These are the Kings. Nothing comes easily for them except disappointment.

They had a chance Wednesday to add to their modest list of franchise firsts and sweep a best-of-seven playoff series, but were stymied by the top-seeded Vancouver Canucks, who rediscovered their grit and passion in an impressive 3-1 victory before a disappointed crowd at Staples Center. An effort that was very much like what the Kings gave in winning the first three games and moving to the brink of their first playoff series win since 2001.

The good news for the Kings is that they will have three more chances to win this series, starting with Game 5 on Sunday at Vancouver’s Rogers Arena.

The bad news is that a star was born at Staples Center on Wednesday, and he wears a Vancouver uniform.

Canucks goaltender Cory Schneider coolly stopped 43 shots, including a third-period penalty shot by Dustin Brown — the hottest scorer on either team — in a clutch, season-saving effort. It could have been a series-changing effort too. That’s the fear that will haunt the mind of every Kings fan who remembers Marty McSorley’s crooked stick in the 1993 Stanley Cup finals and bemoans every blown lead and missed opportunity since then.

“We have to answer more questions from the media, but we’ll also have a lot more time to prepare and get ready for Game 5,” Brown said of the long wait before the Kings’ next chance to advance.

“We had a good first period. We needed to jack it up a little in the second and we failed to do so.”

Schneider, who supplanted Olympic gold medal winner Roberto Luongo as Vancouver’s starter in Game 3, spared the Canucks the indignity of becoming the first Presidents’ Trophy winner to be swept out of the playoffs. Luongo, nicknamed “Bobby Lou,” can now be called “Bobby Who?” while he watches Schneider from the far reaches of the bench for the foreseeable future.

Schneider hinted at having planted seeds of doubt in the Kings’ minds about taking too many chances or giving the Canucks power plays now that Daniel Sedin has returned from a concussion, but he wasn’t about to say anything too inflammatory that would become a motivational blurb posted on the Kings’ bulletin board.
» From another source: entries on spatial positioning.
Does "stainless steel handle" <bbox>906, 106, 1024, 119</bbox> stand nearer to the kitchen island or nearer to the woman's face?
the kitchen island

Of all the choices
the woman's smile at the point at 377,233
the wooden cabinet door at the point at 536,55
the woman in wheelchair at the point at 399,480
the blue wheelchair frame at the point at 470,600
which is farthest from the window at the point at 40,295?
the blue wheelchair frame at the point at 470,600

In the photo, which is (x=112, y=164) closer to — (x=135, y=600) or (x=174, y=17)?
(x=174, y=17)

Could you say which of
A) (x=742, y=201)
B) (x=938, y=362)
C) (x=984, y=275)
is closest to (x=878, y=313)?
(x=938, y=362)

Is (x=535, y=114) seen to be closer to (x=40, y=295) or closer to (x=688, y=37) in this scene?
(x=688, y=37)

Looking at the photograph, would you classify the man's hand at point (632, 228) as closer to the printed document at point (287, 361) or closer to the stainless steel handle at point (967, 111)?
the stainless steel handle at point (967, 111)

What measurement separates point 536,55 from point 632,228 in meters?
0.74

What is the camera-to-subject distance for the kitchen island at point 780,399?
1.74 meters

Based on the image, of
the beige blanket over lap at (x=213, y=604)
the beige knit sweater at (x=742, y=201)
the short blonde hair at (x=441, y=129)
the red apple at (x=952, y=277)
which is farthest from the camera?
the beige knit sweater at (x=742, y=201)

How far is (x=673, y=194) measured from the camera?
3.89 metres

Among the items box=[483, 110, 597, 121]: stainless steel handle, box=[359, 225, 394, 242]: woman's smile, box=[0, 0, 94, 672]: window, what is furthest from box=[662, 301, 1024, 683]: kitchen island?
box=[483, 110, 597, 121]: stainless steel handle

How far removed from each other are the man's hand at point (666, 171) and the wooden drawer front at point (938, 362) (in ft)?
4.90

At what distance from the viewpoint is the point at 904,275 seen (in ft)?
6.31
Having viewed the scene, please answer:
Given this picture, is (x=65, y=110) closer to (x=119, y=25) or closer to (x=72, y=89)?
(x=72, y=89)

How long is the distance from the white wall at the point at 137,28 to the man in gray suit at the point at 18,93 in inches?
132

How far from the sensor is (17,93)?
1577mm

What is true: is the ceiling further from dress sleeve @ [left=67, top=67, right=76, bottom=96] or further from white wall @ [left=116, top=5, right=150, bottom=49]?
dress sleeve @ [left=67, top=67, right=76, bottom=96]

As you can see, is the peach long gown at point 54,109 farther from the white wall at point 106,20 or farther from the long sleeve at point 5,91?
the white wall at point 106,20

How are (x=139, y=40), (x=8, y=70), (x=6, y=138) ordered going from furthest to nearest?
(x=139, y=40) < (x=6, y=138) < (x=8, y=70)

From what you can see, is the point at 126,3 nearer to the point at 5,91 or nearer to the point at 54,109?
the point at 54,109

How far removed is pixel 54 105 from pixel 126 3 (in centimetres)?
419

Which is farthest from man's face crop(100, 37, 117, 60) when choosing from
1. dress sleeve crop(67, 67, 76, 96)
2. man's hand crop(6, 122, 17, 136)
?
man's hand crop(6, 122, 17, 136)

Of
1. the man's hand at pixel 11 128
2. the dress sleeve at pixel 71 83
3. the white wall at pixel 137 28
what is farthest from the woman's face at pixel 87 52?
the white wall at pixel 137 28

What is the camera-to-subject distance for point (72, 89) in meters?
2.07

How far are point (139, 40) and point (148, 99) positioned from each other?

“We don’t have a whole lot to feel good about. It’s still a 3-1 hole,” said Schneider, a Massachusetts native and childhood prep school rival of Connecticut-born Kings goalie Jonathan Quick.

“But if our power play gets going hopefully we can make them a little tentative and not as aggressive as they’d like to be.”

Schneider gave the Canucks as big a spark as Sedin did in returning from the concussion that had taken the skillful Swede out of the lineup on March 21.

Sedin was on the ice for all three Vancouver goals Wednesday, quickly rekindling his immutable connection with his twin and linemate, Henrik. The Kings had no answer for the Sedins’ magic.

“I thought they did a pretty good job with the puck and making plays,” Brown said.

“Part of it is we’ve got to make it harder for them. We had chances to finish and I don’t think we finished as many checks as we should have on those two.”

Most of the Kings’ core players have never won a playoff series. Quick, Brown, Anze Kopitar and Drew Doughty had hoped to end that drought on Wednesday.

Now they’ll have to wait while their fans worry and wonder if the black cloud that has hovered over this franchise for decades has returned to rain on what seemed to be a parade to the second round or beyond.

“We had some chances that we didn’t put away and they buried their chances and that’s the bottom line,” Kopitar said.

No, the real bottom line is whether they will revert to being the bad old playoff-jinxed Kings or if they’ve gotten past that now. Their performance on Sunday will tell that story.